Eunice Newton Foote rarely gets the credit she's due. In 1856, she theorized that changes in carbon dioxide in the atmosphere could affect the Earth's temperature, arriving at her breakthrough through experimentation. With an air pump, two glass cylinders, and four thermometers, she tested the impact of "carbonic acid gas" (the term for carbon dioxide in her day) against "common air." When placed in the sun, she found the cylinder with carbon dioxide trapped more heat and stayed hot longer. From this simple experiment, Foote connected the dots between carbon dioxide and planetary warming—and she did it more than 160 years ago.
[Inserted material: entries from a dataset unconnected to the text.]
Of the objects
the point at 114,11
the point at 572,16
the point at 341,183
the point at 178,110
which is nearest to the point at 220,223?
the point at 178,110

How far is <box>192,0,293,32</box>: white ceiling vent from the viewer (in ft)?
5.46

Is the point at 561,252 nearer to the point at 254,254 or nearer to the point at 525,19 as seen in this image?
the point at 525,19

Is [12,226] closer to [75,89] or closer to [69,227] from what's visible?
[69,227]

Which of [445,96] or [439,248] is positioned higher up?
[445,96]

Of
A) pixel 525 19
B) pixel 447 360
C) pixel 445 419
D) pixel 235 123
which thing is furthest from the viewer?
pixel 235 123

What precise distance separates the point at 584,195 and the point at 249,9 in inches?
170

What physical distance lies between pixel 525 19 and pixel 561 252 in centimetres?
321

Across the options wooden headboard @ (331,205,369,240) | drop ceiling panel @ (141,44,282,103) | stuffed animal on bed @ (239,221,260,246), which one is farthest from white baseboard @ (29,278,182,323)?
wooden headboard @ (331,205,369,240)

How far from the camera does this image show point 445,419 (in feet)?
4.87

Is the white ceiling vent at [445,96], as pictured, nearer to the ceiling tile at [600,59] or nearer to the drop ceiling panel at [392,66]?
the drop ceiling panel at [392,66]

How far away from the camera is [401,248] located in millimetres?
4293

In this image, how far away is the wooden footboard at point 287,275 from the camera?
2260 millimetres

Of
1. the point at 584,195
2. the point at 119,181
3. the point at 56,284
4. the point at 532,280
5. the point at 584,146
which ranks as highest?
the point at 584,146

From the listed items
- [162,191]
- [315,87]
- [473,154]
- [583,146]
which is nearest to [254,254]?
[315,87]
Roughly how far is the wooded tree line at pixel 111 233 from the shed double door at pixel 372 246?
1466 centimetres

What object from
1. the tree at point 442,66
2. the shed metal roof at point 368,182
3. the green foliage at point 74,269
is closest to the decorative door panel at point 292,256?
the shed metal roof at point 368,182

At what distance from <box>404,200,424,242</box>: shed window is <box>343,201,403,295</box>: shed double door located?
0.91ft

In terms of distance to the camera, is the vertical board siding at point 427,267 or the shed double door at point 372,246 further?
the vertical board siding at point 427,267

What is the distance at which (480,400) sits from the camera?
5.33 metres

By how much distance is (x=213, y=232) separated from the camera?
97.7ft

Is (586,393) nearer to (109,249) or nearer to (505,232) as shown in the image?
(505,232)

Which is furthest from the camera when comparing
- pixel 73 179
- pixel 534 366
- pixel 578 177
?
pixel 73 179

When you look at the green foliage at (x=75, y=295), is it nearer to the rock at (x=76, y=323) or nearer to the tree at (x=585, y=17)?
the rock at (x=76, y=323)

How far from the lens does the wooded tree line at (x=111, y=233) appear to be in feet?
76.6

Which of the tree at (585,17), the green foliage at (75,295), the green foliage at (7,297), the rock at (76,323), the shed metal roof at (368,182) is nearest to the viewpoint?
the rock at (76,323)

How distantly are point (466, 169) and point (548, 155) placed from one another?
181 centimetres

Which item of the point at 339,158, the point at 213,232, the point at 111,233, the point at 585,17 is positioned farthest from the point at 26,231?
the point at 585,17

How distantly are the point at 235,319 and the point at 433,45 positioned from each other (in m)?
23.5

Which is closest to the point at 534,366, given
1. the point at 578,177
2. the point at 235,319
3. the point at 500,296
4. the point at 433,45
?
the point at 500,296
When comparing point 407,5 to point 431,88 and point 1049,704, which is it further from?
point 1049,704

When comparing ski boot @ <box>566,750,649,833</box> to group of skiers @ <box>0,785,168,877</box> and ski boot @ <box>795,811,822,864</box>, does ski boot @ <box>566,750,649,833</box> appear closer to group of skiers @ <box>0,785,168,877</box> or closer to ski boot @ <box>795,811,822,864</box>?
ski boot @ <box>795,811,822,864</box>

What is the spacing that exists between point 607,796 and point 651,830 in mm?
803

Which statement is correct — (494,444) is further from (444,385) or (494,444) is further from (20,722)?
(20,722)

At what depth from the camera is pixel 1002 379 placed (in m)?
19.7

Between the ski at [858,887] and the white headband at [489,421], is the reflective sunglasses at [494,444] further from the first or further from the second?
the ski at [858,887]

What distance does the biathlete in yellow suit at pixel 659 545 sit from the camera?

Her paper, "Circumstances Affecting the Heat of Sun's Rays," was presented in August 1856 at a meeting of the American Association for the Advancement of Science and then published. That was three years before Irish physicist John Tyndall published his own more detailed work on heat-trapping gases, work typically credited as the foundation of climate science. Did Tyndall know about Foote's research? It's unclear, though he did have a paper on color blindness in the same issue of
The American Journal of Science and Arts as hers. In any case, we have to wonder if Eunice Newton Foote ever found herself remarking, as so many women have:
I literally just said that, dude.
Foote wasn't only a scientist. She was involved in the early movement for women's rights, too. Her name appears on the list of signatories to the 1848 Seneca Falls "Declaration of Sentiments"—a manifesto created during the first women's rights convention in the United States—right below famed suffragist Elizabeth Cady Stanton. Faithful to both science and equality, Foote, it seems, was a climate feminist.